А если было лето, то всё то же самое происходило во дворе. Семечки, болтовня, песни – пока совсем не стемнеет, а то и позже, до глубокой ночи. И песни разливались на всю округу, подхватываемые тёплым вечерним ветерком, плыли над рекой и уносились ввысь, звеня в прозрачном воздухе. Когда стихала одна песня, на смену ей звучала другая, – тихо, задушевно, словно убаюкивая. И пускай бы это пение не заканчивалось до самого рассвета.
Но самое большое волшебство для маленькой Вали начиналось в летние дни, под вечер, когда бабушка готовила ужин. Прямо во дворе была сложена летняя печка, и в тёплое время года именно на ней готовилась еда, чтобы не чадить лишний раз в доме. Такие же печи были почти у всех соседок. Неизвестно, кто первый додумался до такого решения, кому пришла в голову эта идея. Но было очень удобно и все пользовались такими летними печами.
Итак, под вечер, когда солнце уже клонилось к закату, хозяйки выходили во дворы и начинали готовить ужин на вечер и обед на завтра – кто борщ варил или щи, кто картошку тушил, кто кашу. Сначала разжигались печи. Кто-то один в округе разжигал свою, а затем уголёк нёс соседке. У Лизы Валя бегала за готовым угольком, и потом относила его следующей соседке, и делала это с огромным удовольствием, ощущая свою причастность к этому почти священному таинству.
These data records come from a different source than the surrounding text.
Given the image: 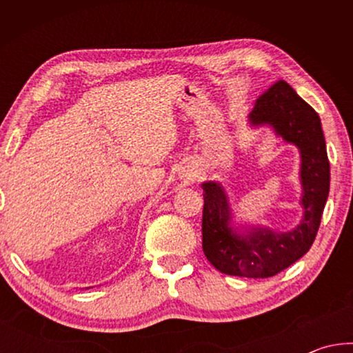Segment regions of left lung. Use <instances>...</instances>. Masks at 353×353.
Instances as JSON below:
<instances>
[{
    "label": "left lung",
    "mask_w": 353,
    "mask_h": 353,
    "mask_svg": "<svg viewBox=\"0 0 353 353\" xmlns=\"http://www.w3.org/2000/svg\"><path fill=\"white\" fill-rule=\"evenodd\" d=\"M248 123L256 129L271 128L279 139L299 149L302 219L288 232L236 224L223 185L202 182V249L207 260L227 276L266 279L286 270L312 248L328 198L330 163L319 115L285 81L274 83L255 101Z\"/></svg>",
    "instance_id": "obj_1"
}]
</instances>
Затем начинался процесс всеобщего приготовления пищи. «Всеобщего», потому что готовили вместе, как одна большая, дружная семья. Делились советами, обсуждали новости, заимствовали друг у друга продукты. Бывало, слышно было перекликание десятка соседок:
– Мария, а ты зажариваешь свои щи?
– А как же? Обязательно. На сальце.
– А я вот на масле растительном.
– Лиза, у тебя есть томат? Дай пару ложек для зажарки.
– Да пожалуйста. Сейчас Валюшка принесёт.
– Ой, а у меня буряк закончился. Кто даст, бабоньки?
– Иди, Нюся, бери. У меня много.
– А мне пастерначку бы. Наталья, у тебя не будет?
– Есть, тётя Лиза. Сейчас принесу.
– Не ходи. Сейчас к тебе Валю пришлю.
И так до самого заката, до темна. И такое счастье накатывало на маленькую Валю, когда она сидела в эти часы возле любимой бабушки или бегала по соседским дворам по разным поручениям. Солнце уже село, надвигались сумерки, и в сереющей вечерней мгле так тепло и волшебно светились огоньки горящих печей во дворах. Знакомые бабьи голоса дарили умиротворение и душевный покой. Маленькая Валечка не мозгом, но сердцем чувствовала незыблемость и чудо постоянства: она знала, что так было вчера, и будет завтра – и в этом повторении была вся прелесть существования, было счастье, сама жизнь.
2.
На следующий год маленькому Женику отпраздновали первую годовщину, а Валечку уже собирали в школу. Веру же ждала неприятная новость – по длительной задержке она поняла, что беременна. Может быть, через несколько лет эта новость была бы для неё счастливой и желанной, но не теперь. Ну, куда было рожать? Двое маленьких детей, сестра с ребёнком на руках, и, считай, один кормилец на всю такую огромную семью – это Павел. И, как она ни объясняла в больнице своё положение, как ни убеждала врача, что не ко времени её беременность – он наотрез отказывался делать аборт. Было указание свыше – ни одного аборта! Страна потеряла миллионы людей в войну. Население необходимо восстанавливать.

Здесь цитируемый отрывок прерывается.